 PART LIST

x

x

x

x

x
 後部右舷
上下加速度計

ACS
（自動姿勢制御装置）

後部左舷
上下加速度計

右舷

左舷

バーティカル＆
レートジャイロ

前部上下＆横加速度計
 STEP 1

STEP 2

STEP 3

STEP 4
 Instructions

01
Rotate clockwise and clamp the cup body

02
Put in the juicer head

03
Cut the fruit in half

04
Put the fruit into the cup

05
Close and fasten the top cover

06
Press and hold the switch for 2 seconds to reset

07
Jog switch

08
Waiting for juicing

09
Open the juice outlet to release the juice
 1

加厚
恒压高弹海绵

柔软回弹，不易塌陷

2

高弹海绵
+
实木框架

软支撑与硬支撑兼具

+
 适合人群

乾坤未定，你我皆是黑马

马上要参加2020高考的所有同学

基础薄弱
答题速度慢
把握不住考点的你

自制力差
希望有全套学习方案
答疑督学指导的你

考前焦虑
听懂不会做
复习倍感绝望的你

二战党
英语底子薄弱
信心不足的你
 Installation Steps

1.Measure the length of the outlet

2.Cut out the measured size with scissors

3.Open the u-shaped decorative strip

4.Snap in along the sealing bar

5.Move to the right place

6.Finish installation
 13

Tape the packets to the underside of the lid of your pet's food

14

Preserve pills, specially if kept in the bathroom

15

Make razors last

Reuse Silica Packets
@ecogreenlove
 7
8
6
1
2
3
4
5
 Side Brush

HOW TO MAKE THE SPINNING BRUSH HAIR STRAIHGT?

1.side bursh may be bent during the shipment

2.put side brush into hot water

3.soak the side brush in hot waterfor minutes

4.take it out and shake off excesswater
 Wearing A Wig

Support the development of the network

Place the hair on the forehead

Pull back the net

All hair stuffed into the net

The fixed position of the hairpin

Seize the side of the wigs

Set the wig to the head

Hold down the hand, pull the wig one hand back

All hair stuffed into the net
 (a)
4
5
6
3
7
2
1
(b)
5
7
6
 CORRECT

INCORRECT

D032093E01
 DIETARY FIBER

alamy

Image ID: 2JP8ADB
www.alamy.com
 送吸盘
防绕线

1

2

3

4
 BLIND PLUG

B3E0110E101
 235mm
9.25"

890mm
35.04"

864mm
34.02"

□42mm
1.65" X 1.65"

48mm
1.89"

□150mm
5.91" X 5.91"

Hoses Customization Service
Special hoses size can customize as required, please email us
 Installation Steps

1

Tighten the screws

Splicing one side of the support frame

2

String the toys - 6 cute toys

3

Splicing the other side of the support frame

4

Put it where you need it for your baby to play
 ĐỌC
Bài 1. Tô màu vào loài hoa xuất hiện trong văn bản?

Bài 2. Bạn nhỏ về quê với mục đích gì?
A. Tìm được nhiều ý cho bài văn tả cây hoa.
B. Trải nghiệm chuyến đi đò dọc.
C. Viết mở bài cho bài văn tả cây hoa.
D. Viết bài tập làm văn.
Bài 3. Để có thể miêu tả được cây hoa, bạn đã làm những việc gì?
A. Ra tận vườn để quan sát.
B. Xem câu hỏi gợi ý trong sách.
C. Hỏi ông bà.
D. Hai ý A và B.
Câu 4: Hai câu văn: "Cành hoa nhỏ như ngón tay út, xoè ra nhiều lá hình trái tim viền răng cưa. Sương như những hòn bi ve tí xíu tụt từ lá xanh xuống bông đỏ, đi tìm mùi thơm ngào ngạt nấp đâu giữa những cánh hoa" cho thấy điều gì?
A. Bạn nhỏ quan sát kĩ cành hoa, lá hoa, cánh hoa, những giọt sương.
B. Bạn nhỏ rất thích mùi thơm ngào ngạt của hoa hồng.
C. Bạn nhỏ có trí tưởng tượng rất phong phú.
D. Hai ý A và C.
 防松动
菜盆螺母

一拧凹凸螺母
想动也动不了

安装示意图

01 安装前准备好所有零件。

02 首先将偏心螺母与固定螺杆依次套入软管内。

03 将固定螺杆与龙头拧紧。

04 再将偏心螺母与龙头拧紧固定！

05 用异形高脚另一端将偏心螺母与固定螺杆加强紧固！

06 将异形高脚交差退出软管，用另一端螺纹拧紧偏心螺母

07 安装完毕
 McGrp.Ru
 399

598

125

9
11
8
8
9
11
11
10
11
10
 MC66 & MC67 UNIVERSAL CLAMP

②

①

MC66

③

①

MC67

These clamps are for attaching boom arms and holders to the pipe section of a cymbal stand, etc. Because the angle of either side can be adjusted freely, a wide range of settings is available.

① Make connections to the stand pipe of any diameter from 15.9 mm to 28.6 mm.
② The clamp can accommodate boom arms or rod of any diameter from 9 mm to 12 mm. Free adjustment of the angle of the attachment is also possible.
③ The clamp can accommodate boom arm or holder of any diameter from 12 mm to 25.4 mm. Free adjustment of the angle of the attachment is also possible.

· · ·

Transcribe exactly the lines from the one containing "Câu 4: Hai câu" through the end of the records, both included, and nothing else.

Câu 4: Hai câu văn: "Cành hoa nhỏ như ngón tay út, xoè ra nhiều lá hình trái tim viền răng cưa. Sương như những hòn bi ve tí xíu tụt từ lá xanh xuống bông đỏ, đi tìm mùi thơm ngào ngạt nấp đâu giữa những cánh hoa" cho thấy điều gì?
A. Bạn nhỏ quan sát kĩ cành hoa, lá hoa, cánh hoa, những giọt sương.
B. Bạn nhỏ rất thích mùi thơm ngào ngạt của hoa hồng.
C. Bạn nhỏ có trí tưởng tượng rất phong phú.
D. Hai ý A và C.
 防松动
菜盆螺母

一拧凹凸螺母
想动也动不了

安装示意图

01 安装前准备好所有零件。

02 首先将偏心螺母与固定螺杆依次套入软管内。

03 将固定螺杆与龙头拧紧。

04 再将偏心螺母与龙头拧紧固定！

05 用异形高脚另一端将偏心螺母与固定螺杆加强紧固！

06 将异形高脚交差退出软管，用另一端螺纹拧紧偏心螺母

07 安装完毕
 McGrp.Ru
 399

598

125

9
11
8
8
9
11
11
10
11
10
 MC66 & MC67 UNIVERSAL CLAMP

②

①

MC66

③

①

MC67

These clamps are for attaching boom arms and holders to the pipe section of a cymbal stand, etc. Because the angle of either side can be adjusted freely, a wide range of settings is available.

① Make connections to the stand pipe of any diameter from 15.9 mm to 28.6 mm.
② The clamp can accommodate boom arms or rod of any diameter from 9 mm to 12 mm. Free adjustment of the angle of the attachment is also possible.
③ The clamp can accommodate boom arm or holder of any diameter from 12 mm to 25.4 mm. Free adjustment of the angle of the attachment is also possible.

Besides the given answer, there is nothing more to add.